## [Records provided]

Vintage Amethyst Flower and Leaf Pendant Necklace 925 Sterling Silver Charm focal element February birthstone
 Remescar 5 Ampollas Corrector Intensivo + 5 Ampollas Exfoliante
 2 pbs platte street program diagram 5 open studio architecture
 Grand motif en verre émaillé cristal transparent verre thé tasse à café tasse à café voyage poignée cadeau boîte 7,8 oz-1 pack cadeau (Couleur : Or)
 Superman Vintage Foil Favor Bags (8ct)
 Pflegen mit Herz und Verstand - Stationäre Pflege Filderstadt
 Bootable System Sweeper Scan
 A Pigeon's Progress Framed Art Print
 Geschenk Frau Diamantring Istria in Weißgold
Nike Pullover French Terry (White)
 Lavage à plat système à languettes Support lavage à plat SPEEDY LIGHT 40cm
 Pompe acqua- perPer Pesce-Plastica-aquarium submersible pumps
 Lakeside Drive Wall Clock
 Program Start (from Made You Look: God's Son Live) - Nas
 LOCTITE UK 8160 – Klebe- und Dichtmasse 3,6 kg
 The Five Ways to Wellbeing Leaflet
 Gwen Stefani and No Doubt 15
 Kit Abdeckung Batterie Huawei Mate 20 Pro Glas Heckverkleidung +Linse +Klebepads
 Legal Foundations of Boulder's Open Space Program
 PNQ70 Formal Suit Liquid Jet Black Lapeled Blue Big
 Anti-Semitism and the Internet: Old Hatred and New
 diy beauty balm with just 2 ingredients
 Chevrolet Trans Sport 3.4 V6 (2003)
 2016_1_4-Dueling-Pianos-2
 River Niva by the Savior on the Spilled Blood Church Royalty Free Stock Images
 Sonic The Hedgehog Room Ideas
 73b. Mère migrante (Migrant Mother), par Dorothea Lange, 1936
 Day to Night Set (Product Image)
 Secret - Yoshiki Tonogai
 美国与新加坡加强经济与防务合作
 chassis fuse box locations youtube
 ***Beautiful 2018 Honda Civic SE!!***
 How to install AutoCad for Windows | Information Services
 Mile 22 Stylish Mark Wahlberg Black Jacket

## [Problem to work on]
Reproduce each line of the material that mentions "Black".

## [Solution]
 PNQ70 Formal Suit Liquid Jet Black Lapeled Blue Big
 Mile 22 Stylish Mark Wahlberg Black Jacket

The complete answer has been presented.